Amidst the many midterm post-mortems that emerged this week, this one at Slate confused me a bit. There, William Saletan argues that the messages that Republicans used to craft their recent victories were those concentrating on economic equality. Mentioning such issues as poverty; the disparate effect of the economy on minorities; gender discrimination in pay; and the problems with under- and part-time employment, income equality and the minimum wage, Saletan highlights Republican candidates who brought these concerns to the fore during their recent campaigns.
As a piece of writing, the column is somewhat unclear.

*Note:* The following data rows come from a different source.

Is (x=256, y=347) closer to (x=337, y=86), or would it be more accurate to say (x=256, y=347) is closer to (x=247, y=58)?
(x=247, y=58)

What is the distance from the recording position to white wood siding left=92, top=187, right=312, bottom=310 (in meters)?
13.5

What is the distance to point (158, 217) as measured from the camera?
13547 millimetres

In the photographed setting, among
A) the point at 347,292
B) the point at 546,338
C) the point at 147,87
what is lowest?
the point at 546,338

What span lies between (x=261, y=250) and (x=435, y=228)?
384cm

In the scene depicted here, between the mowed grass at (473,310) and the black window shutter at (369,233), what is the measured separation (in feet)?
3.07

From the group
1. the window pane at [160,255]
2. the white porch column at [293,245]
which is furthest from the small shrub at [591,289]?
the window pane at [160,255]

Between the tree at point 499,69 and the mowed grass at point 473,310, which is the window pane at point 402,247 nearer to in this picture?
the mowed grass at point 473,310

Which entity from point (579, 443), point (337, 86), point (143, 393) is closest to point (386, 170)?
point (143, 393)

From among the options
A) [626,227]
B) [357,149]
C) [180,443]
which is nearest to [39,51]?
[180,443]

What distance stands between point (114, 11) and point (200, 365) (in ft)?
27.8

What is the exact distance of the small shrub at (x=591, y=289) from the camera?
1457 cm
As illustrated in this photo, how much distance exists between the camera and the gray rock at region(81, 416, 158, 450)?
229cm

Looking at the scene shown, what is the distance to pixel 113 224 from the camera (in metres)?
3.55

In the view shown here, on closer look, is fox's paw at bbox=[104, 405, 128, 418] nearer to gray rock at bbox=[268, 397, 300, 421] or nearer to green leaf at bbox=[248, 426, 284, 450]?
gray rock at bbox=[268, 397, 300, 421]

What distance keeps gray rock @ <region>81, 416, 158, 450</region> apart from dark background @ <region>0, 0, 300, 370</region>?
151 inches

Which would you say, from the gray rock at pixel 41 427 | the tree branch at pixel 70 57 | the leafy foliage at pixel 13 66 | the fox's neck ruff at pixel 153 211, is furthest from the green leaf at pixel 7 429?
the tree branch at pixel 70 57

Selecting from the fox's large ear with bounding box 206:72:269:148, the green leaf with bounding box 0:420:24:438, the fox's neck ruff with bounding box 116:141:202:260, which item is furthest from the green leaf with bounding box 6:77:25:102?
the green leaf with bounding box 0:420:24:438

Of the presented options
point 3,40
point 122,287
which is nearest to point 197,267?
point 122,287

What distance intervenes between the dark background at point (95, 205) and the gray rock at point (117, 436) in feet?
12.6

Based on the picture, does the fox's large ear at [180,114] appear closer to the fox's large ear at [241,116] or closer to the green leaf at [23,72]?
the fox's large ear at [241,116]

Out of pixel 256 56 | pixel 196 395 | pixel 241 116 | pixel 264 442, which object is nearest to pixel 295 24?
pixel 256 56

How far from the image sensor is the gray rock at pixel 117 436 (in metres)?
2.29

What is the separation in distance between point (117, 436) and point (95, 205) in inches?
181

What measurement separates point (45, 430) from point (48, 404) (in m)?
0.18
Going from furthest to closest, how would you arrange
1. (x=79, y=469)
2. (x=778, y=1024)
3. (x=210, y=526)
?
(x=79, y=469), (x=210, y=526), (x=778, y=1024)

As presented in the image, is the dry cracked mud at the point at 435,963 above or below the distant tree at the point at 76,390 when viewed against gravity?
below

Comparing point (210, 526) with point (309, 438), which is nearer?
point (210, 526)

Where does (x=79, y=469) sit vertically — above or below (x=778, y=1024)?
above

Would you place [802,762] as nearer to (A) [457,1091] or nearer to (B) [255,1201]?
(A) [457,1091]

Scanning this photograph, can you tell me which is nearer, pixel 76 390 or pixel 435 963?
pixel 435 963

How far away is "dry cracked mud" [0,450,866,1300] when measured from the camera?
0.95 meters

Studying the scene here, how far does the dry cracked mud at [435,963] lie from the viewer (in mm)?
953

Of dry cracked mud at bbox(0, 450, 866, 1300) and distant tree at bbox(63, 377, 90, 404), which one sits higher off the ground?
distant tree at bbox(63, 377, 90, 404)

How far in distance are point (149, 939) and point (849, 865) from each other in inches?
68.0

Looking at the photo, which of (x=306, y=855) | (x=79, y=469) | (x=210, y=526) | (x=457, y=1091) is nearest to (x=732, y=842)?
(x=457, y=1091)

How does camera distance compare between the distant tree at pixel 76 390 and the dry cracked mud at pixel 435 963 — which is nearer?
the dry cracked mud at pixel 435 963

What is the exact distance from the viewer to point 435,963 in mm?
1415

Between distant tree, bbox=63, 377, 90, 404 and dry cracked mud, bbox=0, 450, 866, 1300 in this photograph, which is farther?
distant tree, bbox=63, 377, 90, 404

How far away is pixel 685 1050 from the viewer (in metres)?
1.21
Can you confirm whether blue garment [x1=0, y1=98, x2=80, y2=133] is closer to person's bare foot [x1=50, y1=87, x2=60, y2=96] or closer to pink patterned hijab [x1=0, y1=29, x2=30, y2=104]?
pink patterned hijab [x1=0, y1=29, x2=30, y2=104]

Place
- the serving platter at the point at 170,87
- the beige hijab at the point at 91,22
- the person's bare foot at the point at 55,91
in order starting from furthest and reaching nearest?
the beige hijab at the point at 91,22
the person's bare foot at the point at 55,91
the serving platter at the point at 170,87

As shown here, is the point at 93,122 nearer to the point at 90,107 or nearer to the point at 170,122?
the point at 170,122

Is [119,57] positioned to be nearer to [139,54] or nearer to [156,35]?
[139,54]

After introducing the essay by claiming that the GOP has "embrac[ed] ideas and standards that came from the left," Saletan confusingly concludes by acknowledging that "Republicans haven't become liberals." Moreover, the examples he gives generally concern specific making arguments based on partisan advantage or local concerns; they hardly constitute a widespread trend among conservatives. His overall point emerges only at the very end: that even if Republicans are using specific economic issues only to beat up Democrats at election time, "those benchmarks endure."
But I, for one, do not share the perception that such "benchmarks" have been particularly central to the current political moment. My own impression is closer to that of the New York Times editorial board, who writes that "Republicans ran on no message except that Mr. Obama was always wrong." Yet the Democrats also lacked a strong economic message, as Greg Sargent pointed out in the Washington Post. Most of the economic issues that Democrats did focus on this cycle, like raising the minimum wage and helping out those who are paying back student loans, tend to address problems unique to specific groups. Voters, he claims, have not heard a "comprehensive message about how Democrats would move the economy forward." John Judis made a similar point on the website of he New Republic. Because wages have failed to rise and wealth has stagnated for those on the bottom, "even someone who has a job is likely to feel insecure and anxious, and to worry that the economy could go down again, and throw them out of work. Or these voters become concerned with taxes, which they see as eating away from their stagnant income." Democrats, he argues, have had little to offer these voters.
From this perspective, then, neither party is doing much to address economic inequality. We are technically living through a recovery now, so perhaps the parties don't feel that there is much for them to gain on that issue. From an entirely anecdotal perspective, though, I know so many people who are unemployed, underemployed, stuck in poorly-paying positions, or working less than full-time because they simply cannot find stable or remunerative work. It's hard to believe that there are no votes to be found there.